- [Task to complete]:
From the first line of the data below, repeat each line exactly until you reach the line with "scientific name: Alces alces"; include that line too.

- [Task material]:
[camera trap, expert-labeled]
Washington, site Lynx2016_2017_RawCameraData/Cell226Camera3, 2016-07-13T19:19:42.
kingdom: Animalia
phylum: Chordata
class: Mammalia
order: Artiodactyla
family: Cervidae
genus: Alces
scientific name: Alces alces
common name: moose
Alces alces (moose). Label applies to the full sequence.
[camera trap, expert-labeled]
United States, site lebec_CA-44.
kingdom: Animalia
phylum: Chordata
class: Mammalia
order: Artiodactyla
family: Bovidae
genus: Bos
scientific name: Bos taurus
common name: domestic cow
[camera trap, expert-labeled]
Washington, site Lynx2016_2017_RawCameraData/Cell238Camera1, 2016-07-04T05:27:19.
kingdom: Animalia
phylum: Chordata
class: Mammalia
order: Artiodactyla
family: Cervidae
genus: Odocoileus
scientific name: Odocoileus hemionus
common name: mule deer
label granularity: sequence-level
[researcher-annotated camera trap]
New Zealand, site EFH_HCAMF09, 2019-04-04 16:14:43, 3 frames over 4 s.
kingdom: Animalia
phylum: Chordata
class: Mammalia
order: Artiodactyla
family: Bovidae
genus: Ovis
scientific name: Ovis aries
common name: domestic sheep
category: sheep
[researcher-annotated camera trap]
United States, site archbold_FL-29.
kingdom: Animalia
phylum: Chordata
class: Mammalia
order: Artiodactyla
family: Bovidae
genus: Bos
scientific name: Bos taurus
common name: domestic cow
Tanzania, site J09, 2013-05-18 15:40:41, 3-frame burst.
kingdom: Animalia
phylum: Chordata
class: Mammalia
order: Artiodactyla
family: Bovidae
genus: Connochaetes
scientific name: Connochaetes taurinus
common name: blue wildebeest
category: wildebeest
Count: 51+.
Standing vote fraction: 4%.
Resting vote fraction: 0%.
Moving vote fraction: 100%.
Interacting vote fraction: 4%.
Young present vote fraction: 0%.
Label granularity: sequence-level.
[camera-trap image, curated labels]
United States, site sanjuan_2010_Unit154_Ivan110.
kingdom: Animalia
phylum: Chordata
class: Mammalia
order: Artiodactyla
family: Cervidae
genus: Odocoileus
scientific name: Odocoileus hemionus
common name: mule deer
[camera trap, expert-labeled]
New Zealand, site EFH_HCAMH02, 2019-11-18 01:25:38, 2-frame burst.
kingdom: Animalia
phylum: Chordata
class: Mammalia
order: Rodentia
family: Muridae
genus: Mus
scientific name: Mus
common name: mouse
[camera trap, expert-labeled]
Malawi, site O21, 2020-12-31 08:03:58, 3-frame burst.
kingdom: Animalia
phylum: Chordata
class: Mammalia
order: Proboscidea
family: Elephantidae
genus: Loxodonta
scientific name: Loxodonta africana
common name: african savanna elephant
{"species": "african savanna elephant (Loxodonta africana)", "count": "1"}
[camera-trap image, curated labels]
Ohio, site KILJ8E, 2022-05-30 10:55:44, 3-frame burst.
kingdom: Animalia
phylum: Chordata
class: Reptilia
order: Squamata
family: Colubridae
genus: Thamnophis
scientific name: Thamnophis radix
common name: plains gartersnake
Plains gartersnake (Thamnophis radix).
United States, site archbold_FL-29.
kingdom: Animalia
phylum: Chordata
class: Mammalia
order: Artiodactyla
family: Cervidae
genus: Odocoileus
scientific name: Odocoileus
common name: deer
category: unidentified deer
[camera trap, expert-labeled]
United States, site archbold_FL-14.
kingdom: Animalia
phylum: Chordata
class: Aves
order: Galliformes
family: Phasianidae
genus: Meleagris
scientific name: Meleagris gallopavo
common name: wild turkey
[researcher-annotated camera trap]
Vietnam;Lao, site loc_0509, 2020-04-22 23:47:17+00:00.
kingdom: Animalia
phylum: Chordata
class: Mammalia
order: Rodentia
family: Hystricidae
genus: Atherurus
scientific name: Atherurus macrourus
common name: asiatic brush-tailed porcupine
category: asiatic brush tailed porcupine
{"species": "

- [Expected output]:
[camera trap, expert-labeled]
Washington, site Lynx2016_2017_RawCameraData/Cell226Camera3, 2016-07-13T19:19:42.
kingdom: Animalia
phylum: Chordata
class: Mammalia
order: Artiodactyla
family: Cervidae
genus: Alces
scientific name: Alces alces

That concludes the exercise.